- Theatrical release poster
- Directed by: Bob Byington
- Written by: Bob Byington
- Produced by: Molly Christie Benson Seana Flanagan Nancy Schafer
- Starring: Jason Schwartzman Stephen Root Jonathan Togo Olympia Dukakis Alex Ross Perry Alex Karpovsky John Gatins Bob Byington Jennifer Prediger Eleanore Pienta Tunde Adebimpe
- Cinematography: Adam Ginsberg
- Edited by: Robert Greene Leah Marino
- Music by: Chris Baio
- Production companies: 8750 Films Faliro House Productions
- Distributed by: Screen Media Films
- Release dates: March 15, 2015 (SXSW); August 28, 2015 (United States);
- Running time: 75 minutes
- Country: United States
- Language: English

= 7 Chinese Brothers =

7 Chinese Brothers is a 2015 American comedy film written and directed by Bob Byington and starring Jason Schwartzman, Stephen Root, Olympia Dukakis, Jonathan Togo, and Alex Karpovsky. The film was released on August 28, 2015, in a limited release and through video on demand.

==Premise==
Larry (Jason Schwartzman) along with his trusty sidekick French bulldog Arrow (Schwartzman's real life pet), goes through life as a misanthropic outcast looking for work and a purpose in life.

==Cast==
- Jason Schwartzman as Larry
- Stephen Root as George
- Olympia Dukakis as Grandma
- Tunde Adebimpe as Major Norwood
- Eleanore Pienta as Lupe
- Jonathan Togo as Don
- Alex Karpovsky as Kaminsky
- Alex Ross Perry as Hats at Cars
- Anna Margaret Hollyman as Angry Audrey
- John Gatins as Dinsmore
- Jordan Hargett as Dog Walker
- Bob Byington as White BMW Guy
- Jennifer Prediger as Lady with Glasses

==Release==
The film premiered at South by Southwest on March 15, 2015. On May 5, 2015, Screen Media Films acquired distribution rights to the film.
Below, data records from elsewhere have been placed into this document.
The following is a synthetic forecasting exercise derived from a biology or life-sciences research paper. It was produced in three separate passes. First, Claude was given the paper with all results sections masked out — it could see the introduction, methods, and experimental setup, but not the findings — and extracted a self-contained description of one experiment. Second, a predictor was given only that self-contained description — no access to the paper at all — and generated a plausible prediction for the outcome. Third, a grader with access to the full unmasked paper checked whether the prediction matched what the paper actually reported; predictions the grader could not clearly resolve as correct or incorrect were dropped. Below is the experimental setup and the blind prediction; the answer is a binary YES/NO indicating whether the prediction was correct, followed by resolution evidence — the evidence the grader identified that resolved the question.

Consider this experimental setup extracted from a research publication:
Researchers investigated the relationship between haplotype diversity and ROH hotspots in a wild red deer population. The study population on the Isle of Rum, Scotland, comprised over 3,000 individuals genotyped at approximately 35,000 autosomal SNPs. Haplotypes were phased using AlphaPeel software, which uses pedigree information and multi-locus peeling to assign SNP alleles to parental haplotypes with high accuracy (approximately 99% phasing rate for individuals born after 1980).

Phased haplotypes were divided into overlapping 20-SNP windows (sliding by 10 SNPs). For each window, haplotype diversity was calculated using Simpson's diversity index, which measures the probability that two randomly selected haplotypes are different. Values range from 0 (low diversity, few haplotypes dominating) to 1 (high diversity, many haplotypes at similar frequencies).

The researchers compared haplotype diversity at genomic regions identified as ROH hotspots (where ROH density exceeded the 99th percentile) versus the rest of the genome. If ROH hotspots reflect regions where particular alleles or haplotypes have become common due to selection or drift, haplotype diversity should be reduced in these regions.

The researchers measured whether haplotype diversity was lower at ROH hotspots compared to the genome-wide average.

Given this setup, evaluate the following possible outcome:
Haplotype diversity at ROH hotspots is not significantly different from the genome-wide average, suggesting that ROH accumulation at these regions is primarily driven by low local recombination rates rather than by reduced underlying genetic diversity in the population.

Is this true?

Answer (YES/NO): NO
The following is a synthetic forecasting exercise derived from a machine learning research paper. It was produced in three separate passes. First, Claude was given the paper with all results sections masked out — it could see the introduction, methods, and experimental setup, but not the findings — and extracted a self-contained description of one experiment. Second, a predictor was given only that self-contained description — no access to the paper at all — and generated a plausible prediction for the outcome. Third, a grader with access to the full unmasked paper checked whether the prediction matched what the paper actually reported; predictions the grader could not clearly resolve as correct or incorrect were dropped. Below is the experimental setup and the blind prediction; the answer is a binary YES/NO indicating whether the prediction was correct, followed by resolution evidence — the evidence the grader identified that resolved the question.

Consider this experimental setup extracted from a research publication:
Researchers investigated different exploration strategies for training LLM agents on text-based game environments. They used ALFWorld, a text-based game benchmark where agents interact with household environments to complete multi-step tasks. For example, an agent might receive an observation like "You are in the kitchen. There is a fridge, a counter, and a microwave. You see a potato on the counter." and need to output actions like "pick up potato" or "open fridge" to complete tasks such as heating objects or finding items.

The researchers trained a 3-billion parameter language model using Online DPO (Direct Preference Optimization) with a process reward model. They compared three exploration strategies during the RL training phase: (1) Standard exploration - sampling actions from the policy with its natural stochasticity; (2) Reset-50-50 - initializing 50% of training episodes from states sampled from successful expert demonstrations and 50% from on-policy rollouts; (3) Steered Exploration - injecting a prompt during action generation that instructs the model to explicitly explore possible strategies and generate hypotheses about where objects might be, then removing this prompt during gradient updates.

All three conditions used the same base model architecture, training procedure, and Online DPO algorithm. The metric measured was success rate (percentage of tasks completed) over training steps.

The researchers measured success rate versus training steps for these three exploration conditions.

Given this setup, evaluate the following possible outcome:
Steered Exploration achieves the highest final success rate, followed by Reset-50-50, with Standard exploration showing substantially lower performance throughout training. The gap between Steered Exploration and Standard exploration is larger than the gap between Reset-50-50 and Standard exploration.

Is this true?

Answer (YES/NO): YES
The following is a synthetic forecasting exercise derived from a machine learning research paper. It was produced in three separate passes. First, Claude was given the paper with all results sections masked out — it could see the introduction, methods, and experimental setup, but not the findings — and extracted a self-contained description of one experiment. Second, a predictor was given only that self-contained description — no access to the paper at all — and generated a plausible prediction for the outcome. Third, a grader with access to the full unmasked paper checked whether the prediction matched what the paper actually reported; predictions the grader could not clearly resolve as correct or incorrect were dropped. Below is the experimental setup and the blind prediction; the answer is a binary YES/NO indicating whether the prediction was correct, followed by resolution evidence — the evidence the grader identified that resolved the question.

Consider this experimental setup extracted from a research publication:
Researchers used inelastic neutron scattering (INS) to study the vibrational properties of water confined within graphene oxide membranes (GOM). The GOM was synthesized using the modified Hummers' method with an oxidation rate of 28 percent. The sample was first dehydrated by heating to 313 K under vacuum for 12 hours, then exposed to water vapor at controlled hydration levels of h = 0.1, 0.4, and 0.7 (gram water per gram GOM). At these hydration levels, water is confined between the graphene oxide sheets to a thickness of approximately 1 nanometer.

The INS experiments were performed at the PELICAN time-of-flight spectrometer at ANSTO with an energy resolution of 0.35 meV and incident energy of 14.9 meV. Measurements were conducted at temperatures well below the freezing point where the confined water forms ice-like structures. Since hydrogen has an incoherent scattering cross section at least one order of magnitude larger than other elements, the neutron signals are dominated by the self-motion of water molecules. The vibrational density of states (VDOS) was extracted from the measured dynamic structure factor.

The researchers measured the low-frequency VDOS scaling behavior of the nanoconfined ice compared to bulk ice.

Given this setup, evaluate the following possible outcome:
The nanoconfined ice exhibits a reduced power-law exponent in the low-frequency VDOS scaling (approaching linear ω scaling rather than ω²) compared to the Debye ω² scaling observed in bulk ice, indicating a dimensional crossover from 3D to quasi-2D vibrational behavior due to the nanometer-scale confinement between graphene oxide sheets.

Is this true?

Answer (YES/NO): NO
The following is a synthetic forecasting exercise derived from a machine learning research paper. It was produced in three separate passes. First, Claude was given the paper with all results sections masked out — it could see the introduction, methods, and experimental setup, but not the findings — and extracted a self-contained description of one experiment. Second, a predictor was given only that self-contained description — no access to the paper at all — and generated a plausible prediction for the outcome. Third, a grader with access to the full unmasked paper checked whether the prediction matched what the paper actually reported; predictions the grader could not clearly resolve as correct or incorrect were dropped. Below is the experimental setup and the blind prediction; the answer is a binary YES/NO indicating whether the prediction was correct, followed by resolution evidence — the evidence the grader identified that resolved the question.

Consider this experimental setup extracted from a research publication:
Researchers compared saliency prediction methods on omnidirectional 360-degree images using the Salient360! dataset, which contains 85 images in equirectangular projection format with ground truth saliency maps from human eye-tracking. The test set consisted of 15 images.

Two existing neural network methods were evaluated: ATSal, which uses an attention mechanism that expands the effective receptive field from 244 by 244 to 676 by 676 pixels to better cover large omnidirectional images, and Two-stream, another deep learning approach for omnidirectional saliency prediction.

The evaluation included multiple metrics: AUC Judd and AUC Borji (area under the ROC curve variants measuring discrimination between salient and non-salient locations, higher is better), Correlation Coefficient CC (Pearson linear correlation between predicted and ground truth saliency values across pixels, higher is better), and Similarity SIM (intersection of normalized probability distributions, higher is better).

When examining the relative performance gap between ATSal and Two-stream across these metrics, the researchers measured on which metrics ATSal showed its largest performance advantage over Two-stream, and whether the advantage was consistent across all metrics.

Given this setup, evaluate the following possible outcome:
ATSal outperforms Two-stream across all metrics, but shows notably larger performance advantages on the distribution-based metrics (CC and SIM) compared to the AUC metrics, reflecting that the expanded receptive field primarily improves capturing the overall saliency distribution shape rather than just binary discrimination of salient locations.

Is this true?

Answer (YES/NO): NO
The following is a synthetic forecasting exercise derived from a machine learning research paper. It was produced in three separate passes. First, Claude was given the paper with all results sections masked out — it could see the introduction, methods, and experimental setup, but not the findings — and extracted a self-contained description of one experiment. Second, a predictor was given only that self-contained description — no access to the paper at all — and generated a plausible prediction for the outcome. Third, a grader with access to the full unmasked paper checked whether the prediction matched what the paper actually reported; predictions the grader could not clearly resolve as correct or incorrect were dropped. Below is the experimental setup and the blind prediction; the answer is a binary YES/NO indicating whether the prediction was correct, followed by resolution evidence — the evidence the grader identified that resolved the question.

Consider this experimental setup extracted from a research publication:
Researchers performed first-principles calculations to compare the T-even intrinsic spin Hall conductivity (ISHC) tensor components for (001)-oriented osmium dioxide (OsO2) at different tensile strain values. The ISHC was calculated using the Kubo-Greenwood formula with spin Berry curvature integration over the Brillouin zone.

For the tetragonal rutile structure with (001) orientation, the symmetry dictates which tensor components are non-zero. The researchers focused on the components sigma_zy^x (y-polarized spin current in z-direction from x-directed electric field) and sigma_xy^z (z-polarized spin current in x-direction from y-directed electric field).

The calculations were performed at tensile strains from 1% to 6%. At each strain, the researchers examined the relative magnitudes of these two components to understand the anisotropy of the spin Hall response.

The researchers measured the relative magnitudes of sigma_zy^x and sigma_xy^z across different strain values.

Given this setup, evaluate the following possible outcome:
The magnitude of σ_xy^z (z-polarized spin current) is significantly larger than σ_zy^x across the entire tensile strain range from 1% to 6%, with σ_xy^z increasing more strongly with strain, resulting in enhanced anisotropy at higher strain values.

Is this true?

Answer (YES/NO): NO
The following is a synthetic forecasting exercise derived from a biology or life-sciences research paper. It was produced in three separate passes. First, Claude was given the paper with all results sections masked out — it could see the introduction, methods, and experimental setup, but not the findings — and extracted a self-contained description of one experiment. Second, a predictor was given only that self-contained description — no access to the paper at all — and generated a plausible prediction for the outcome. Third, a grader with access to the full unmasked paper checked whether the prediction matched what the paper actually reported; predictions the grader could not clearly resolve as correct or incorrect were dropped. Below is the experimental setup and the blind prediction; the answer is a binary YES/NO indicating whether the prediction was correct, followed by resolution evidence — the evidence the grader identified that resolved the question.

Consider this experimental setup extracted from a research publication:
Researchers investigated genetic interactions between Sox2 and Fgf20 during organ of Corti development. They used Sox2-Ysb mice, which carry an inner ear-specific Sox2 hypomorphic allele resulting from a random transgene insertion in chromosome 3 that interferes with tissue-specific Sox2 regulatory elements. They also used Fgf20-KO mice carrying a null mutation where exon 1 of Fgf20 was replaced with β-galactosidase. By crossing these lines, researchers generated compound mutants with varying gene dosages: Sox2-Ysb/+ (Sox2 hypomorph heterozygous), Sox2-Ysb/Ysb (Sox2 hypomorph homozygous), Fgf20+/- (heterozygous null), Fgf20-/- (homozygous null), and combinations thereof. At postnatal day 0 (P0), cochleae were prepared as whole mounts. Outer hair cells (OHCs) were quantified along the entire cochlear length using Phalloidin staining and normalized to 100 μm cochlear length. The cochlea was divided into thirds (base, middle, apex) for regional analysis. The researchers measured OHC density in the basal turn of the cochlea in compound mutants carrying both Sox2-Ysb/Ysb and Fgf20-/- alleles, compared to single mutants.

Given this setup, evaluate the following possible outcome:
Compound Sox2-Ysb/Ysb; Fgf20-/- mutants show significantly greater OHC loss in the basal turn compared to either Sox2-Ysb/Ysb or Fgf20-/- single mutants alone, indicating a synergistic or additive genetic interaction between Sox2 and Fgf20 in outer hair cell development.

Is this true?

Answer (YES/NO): YES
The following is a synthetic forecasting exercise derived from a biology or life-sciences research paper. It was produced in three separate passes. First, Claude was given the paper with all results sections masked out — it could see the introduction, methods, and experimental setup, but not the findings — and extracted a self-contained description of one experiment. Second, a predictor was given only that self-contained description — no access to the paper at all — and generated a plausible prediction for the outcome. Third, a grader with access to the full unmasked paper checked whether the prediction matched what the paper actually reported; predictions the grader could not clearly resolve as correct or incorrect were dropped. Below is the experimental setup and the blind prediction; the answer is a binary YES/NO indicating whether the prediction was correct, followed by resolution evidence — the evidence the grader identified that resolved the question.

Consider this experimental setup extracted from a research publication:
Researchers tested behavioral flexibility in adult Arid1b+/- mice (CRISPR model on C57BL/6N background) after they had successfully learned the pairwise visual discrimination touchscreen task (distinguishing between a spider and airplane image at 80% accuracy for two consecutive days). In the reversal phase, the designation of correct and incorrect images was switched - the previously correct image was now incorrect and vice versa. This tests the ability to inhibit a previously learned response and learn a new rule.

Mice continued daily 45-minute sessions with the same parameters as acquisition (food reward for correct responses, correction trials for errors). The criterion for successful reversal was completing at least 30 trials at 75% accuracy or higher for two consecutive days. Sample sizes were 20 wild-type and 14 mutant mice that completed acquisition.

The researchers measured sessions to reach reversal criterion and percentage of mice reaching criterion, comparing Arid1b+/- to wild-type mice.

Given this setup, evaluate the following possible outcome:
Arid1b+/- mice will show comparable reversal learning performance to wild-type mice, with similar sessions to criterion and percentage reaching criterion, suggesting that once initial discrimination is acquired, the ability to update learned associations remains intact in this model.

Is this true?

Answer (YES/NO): YES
The film was released on August 28, 2015, in a limited release and through video on demand.

==Reception==
7 Chinese Brothers received positive reviews from critics. On Rotten Tomatoes, the film has an approval rating of 78%, based on 36 reviews, with a rating of 6.2/10. On Metacritic, the film has a score of 56 out of 100, based on 16 critics, indicating "mixed or average" reviews.